━━ Listed entries ━━
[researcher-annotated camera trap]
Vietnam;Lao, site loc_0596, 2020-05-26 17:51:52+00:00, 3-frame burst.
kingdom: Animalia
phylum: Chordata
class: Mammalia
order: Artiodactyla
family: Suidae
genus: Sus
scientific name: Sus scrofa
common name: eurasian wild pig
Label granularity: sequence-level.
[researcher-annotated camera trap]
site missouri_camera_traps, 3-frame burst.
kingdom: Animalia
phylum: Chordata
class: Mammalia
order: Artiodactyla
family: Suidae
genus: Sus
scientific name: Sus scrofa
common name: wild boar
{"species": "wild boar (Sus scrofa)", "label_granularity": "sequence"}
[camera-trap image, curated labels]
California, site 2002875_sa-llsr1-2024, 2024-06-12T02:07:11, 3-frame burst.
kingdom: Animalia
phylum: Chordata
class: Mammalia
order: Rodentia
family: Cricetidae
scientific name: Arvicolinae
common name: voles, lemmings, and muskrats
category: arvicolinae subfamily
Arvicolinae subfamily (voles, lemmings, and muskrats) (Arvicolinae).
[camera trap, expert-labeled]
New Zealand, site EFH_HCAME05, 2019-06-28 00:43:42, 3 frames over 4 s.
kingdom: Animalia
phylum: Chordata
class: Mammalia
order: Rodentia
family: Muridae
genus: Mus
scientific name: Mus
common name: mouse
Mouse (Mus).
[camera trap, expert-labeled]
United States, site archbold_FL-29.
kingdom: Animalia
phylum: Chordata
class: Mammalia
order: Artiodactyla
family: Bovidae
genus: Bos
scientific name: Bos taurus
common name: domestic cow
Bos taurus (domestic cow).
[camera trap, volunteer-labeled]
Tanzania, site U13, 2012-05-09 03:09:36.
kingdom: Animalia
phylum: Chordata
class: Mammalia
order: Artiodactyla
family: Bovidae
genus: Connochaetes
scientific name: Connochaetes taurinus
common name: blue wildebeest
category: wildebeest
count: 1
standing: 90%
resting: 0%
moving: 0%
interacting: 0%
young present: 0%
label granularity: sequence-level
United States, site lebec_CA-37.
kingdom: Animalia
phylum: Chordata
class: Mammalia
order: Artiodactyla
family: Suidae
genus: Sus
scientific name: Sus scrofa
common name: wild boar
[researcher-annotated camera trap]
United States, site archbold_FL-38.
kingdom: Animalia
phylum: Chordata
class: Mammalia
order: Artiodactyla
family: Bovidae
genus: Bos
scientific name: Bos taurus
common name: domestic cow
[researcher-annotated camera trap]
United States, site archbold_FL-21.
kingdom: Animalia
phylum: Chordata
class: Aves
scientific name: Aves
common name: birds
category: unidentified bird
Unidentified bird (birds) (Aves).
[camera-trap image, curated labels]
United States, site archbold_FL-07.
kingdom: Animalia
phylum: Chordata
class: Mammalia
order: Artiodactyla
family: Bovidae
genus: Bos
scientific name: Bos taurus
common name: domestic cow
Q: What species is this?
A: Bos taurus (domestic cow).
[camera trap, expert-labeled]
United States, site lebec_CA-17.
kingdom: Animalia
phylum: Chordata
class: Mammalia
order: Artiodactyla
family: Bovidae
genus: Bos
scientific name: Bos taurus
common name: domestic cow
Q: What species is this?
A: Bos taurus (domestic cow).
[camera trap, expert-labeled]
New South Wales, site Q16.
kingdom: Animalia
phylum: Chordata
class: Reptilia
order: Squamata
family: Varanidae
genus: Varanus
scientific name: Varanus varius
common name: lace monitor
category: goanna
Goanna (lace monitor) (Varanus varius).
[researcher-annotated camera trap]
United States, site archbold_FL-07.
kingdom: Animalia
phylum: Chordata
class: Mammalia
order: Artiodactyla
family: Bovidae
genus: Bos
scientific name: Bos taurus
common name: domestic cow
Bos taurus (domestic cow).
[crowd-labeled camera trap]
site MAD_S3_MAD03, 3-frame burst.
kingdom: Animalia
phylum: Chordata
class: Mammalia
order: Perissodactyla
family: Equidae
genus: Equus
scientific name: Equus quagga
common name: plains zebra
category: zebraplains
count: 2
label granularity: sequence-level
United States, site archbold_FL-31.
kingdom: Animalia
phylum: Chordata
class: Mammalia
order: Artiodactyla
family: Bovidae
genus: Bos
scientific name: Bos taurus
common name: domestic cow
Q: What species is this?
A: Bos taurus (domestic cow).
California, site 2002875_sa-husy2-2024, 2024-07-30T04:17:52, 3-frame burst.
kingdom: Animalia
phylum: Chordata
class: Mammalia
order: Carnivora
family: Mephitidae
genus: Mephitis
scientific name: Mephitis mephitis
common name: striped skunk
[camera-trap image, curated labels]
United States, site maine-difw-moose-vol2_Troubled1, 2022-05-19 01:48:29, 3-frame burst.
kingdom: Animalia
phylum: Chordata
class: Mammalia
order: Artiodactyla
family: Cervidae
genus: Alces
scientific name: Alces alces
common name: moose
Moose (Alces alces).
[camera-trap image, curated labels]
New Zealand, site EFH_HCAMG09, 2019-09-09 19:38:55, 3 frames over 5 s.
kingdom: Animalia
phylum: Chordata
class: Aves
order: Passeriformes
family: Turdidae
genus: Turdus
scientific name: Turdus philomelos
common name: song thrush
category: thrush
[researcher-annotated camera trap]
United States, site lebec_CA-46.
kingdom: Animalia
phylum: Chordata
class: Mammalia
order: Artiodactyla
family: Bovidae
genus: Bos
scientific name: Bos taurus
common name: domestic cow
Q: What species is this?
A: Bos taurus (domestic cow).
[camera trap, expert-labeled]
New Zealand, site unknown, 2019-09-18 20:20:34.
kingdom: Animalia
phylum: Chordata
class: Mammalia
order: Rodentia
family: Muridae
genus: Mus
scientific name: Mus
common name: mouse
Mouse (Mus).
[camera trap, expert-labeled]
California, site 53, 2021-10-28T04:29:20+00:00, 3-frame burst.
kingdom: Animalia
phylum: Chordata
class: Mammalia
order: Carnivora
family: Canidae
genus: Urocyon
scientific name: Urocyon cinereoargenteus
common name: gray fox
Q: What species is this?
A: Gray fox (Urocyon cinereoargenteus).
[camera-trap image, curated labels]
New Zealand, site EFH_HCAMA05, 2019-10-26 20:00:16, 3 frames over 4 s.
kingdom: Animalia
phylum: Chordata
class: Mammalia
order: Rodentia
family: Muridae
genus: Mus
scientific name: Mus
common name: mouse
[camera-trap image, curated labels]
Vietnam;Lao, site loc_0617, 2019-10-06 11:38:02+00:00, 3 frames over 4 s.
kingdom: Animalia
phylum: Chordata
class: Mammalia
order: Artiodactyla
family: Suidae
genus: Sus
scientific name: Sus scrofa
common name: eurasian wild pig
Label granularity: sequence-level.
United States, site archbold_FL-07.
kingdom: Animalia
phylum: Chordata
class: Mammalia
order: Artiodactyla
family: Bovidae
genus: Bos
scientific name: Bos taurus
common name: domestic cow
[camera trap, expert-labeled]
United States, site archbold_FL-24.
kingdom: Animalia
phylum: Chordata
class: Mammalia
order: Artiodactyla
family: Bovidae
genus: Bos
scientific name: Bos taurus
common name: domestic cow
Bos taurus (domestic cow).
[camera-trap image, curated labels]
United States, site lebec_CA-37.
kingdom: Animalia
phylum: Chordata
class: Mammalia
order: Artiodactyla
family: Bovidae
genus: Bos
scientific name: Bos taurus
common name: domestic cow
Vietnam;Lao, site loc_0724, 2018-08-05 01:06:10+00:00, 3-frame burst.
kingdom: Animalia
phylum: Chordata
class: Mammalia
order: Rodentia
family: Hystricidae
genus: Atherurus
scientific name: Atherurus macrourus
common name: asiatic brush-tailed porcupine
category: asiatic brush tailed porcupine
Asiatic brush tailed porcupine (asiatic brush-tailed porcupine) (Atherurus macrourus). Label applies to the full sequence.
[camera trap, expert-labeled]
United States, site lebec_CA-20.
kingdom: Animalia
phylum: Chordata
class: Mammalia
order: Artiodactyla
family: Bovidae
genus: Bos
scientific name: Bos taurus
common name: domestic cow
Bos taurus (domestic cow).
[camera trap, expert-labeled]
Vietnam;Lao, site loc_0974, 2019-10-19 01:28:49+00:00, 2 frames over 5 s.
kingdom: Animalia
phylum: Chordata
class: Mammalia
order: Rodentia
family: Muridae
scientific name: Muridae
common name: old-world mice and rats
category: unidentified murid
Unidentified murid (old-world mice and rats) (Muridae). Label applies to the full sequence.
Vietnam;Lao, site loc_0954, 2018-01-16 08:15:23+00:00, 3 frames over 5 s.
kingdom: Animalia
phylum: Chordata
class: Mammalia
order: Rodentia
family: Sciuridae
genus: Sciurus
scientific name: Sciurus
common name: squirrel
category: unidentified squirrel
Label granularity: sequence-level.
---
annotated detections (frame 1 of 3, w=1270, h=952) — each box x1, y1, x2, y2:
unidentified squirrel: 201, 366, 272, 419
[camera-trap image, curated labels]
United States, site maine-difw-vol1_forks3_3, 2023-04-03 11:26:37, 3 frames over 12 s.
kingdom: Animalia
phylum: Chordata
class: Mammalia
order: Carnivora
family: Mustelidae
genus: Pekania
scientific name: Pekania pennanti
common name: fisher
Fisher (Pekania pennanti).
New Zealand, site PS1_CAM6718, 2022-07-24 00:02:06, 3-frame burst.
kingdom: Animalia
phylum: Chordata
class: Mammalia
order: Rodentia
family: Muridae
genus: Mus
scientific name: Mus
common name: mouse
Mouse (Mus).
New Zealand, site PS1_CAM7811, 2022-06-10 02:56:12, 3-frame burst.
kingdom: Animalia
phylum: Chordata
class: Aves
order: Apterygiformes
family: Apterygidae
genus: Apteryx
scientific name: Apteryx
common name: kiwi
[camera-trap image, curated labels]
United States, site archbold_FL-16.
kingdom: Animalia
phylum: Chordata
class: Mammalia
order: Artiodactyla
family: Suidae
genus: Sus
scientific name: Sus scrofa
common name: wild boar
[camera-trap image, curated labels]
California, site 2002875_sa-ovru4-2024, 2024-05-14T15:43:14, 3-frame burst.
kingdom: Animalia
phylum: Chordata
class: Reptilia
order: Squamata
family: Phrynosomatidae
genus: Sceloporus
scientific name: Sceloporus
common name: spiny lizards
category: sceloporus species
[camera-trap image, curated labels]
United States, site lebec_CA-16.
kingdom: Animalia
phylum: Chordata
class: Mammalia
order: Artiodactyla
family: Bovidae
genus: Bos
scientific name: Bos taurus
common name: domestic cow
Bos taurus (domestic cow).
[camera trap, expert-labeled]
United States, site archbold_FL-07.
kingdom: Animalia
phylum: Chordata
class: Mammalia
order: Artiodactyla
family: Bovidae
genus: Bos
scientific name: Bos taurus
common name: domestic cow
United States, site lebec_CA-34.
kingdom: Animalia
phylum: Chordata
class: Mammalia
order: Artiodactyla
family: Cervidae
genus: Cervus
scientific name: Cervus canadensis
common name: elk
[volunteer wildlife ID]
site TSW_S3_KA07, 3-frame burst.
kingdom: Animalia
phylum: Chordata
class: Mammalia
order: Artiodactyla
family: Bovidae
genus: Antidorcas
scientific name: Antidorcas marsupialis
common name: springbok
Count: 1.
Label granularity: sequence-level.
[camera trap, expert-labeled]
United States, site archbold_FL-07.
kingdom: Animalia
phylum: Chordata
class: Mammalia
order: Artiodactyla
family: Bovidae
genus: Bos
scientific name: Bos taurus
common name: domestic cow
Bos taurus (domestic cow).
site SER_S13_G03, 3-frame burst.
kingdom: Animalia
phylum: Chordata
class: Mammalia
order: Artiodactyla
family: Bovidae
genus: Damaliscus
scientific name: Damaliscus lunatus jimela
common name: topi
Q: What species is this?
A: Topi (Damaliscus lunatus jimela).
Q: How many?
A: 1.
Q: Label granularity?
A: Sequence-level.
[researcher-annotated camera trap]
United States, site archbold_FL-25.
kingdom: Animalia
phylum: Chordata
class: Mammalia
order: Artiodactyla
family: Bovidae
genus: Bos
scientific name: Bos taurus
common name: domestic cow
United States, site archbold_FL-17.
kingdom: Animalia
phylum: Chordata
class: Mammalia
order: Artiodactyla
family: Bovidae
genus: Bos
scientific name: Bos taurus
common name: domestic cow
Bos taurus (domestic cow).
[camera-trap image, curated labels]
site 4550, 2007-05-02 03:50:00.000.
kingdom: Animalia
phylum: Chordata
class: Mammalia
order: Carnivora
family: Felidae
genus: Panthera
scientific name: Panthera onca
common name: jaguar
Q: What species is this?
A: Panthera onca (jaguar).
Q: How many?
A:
━━━
What is asked for is an exact copy of the lines above from the one containing "genus: Sciurus" through the one containing "genus: Pekania", and only those.

genus: Sciurus
scientific name: Sciurus
common name: squirrel
category: unidentified squirrel
Label granularity: sequence-level.
---
annotated detections (frame 1 of 3, w=1270, h=952) — each box x1, y1, x2, y2:
unidentified squirrel: 201, 366, 272, 419
[camera-trap image, curated labels]
United States, site maine-difw-vol1_forks3_3, 2023-04-03 11:26:37, 3 frames over 12 s.
kingdom: Animalia
phylum: Chordata
class: Mammalia
order: Carnivora
family: Mustelidae
genus: Pekania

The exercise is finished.